TASK TO CARRY OUT: Quote the article on the Argonauts' 2023 season from "As defending champs, the" to "how things ended.".

*** Opening of PROVIDED PASSAGE ***

January 12, 2024

Steinberg: Argos, Clemons thinking ‘reset, not regret’

The Canadian Press

It was one of the most dominant regular seasons in CFL history. And it finished with one of the most stunning playoff exits in recent memory. Now the Toronto Argonauts are attempting to put their 2023 campaign into proper perspective.

As defending champs, the Argos tied a league record and became the second team ever to post 16 regular season wins. But in their first playoff test, Toronto turned the ball over nine times en route to a 38-17 Eastern Final loss against the eventual Grey Cup champion Montreal Alouettes.

It leaves the Argonauts in a fascinating spot as they prepare for the 2024 season. On the one hand, Toronto was unquestionably the league’s best team for the balance of 2023. On the other, they didn’t get the job done when it mattered the most. And while you can’t ignore a 16-2 body of work, it’s also impossible to forget how things ended.

*** Close of PROVIDED PASSAGE ***
*** Opening of SUPPLIED MATERIAL ***

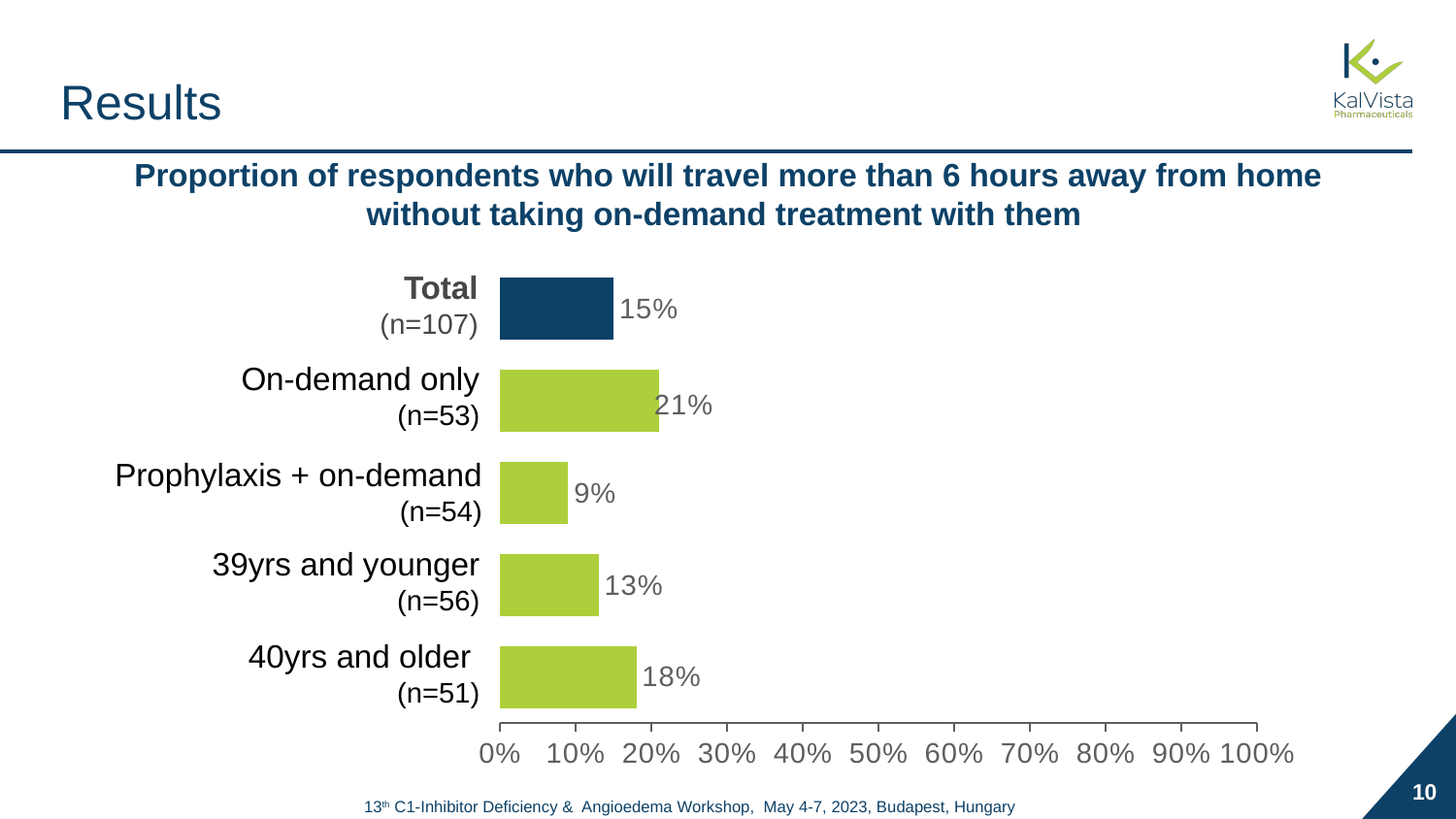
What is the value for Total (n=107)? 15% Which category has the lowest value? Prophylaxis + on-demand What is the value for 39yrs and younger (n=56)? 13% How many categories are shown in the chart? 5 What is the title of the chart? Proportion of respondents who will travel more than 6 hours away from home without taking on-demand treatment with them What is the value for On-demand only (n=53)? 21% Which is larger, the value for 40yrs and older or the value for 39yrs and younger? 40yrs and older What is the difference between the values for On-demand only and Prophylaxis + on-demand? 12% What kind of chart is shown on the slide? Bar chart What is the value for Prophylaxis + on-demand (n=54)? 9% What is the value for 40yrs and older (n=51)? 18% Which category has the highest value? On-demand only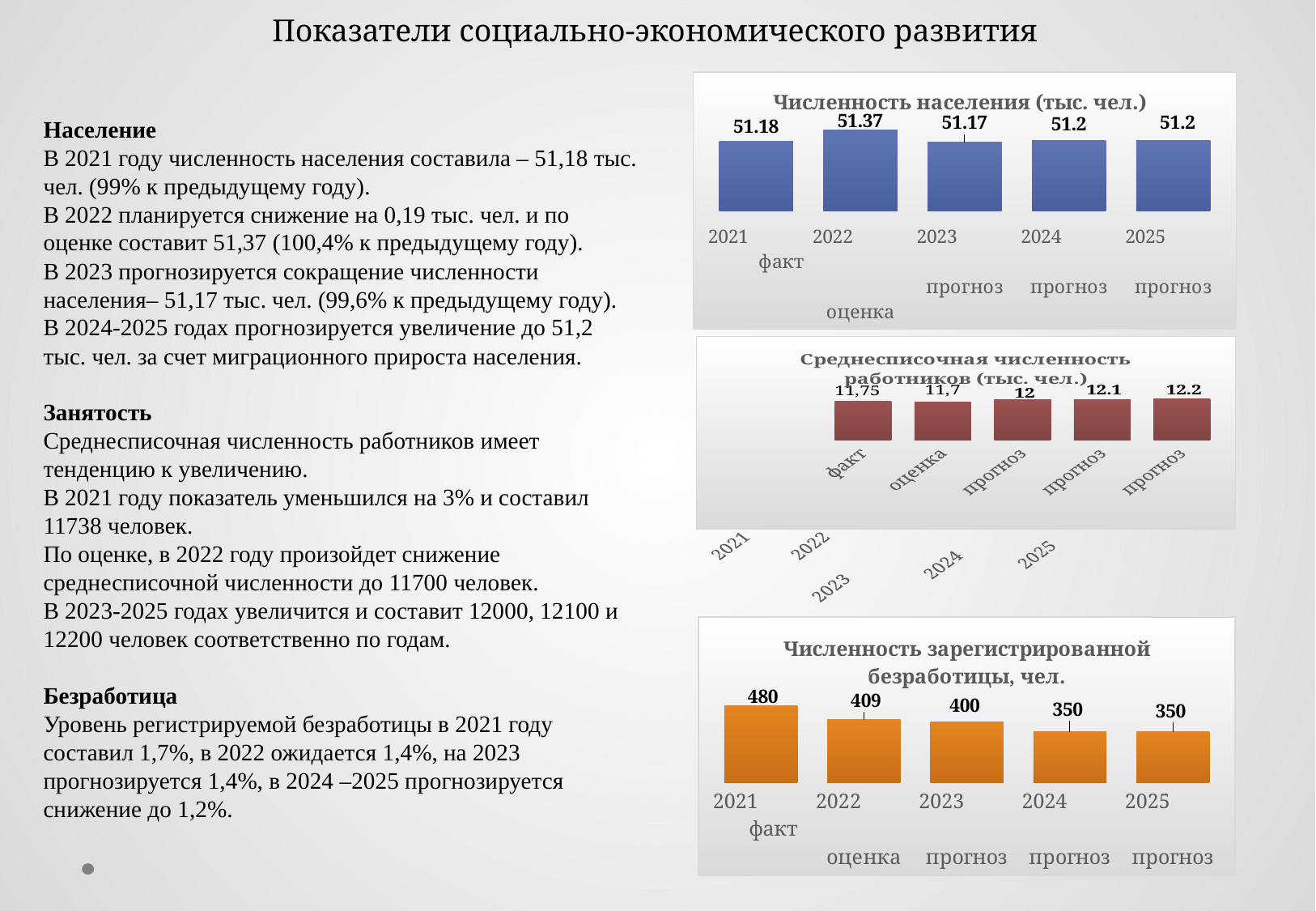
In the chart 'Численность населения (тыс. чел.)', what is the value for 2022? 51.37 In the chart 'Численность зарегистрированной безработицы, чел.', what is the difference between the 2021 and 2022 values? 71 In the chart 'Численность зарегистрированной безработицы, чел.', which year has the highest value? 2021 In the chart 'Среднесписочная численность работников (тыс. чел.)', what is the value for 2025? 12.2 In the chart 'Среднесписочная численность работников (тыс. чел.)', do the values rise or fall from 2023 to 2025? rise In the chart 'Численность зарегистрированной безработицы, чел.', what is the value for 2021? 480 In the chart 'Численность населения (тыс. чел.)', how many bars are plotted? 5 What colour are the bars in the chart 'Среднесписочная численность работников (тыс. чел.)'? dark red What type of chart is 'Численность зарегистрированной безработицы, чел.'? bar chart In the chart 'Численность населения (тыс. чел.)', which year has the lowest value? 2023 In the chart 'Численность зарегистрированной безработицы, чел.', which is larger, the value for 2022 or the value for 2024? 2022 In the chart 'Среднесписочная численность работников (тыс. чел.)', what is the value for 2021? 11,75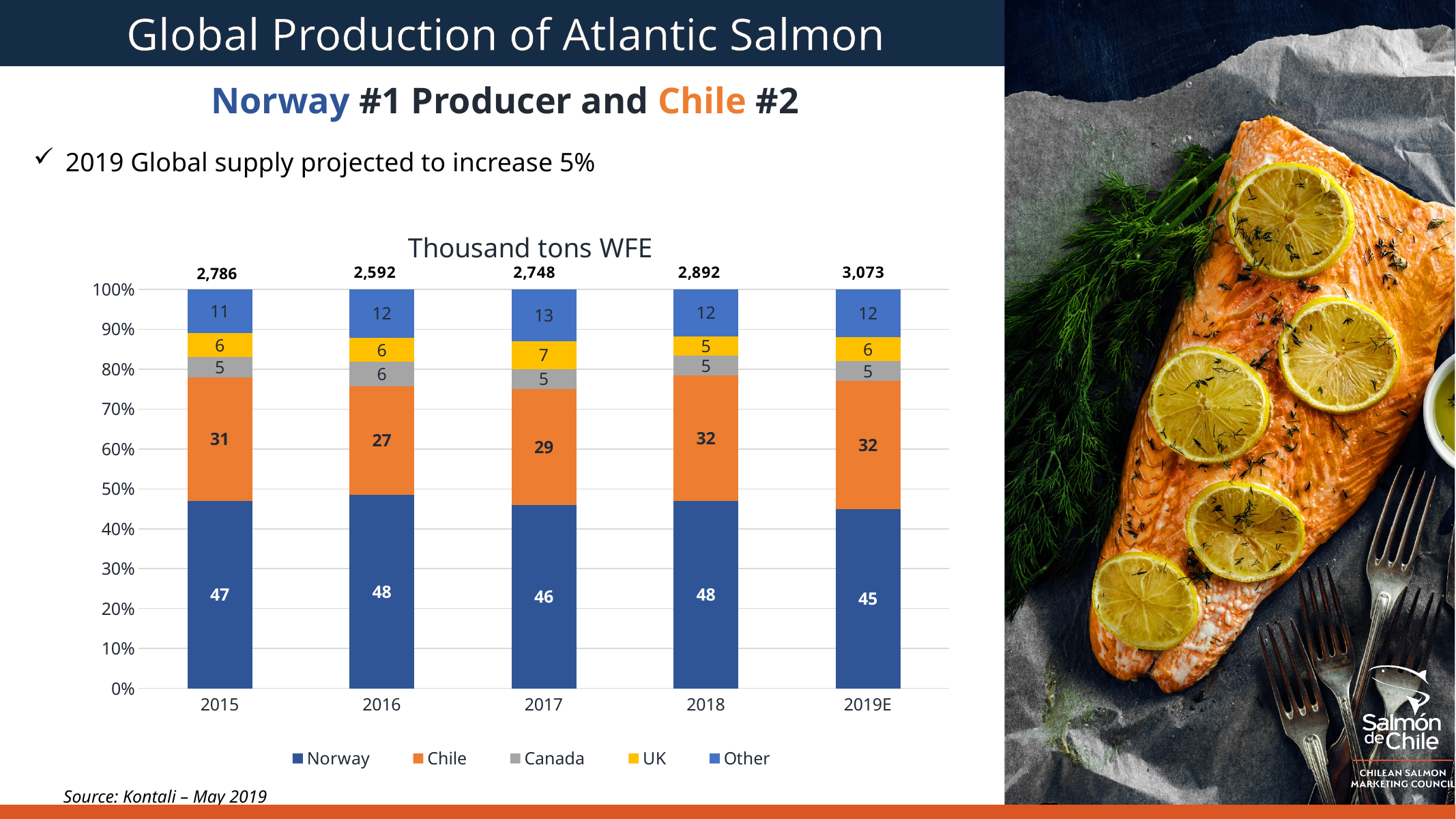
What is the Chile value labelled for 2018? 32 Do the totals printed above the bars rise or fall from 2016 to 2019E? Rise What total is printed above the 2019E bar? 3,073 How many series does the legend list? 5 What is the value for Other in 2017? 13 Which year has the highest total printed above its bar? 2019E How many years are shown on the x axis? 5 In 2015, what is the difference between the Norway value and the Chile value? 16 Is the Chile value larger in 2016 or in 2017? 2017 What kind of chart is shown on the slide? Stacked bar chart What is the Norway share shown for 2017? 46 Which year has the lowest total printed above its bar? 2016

*** Close of SUPPLIED MATERIAL ***

RESULT:
As defending champs, the Argos tied a league record and became the second team ever to post 16 regular season wins. But in their first playoff test, Toronto turned the ball over nine times en route to a 38-17 Eastern Final loss against the eventual Grey Cup champion Montreal Alouettes.

It leaves the Argonauts in a fascinating spot as they prepare for the 2024 season. On the one hand, Toronto was unquestionably the league’s best team for the balance of 2023. On the other, they didn’t get the job done when it mattered the most. And while you can’t ignore a 16-2 body of work, it’s also impossible to forget how things ended.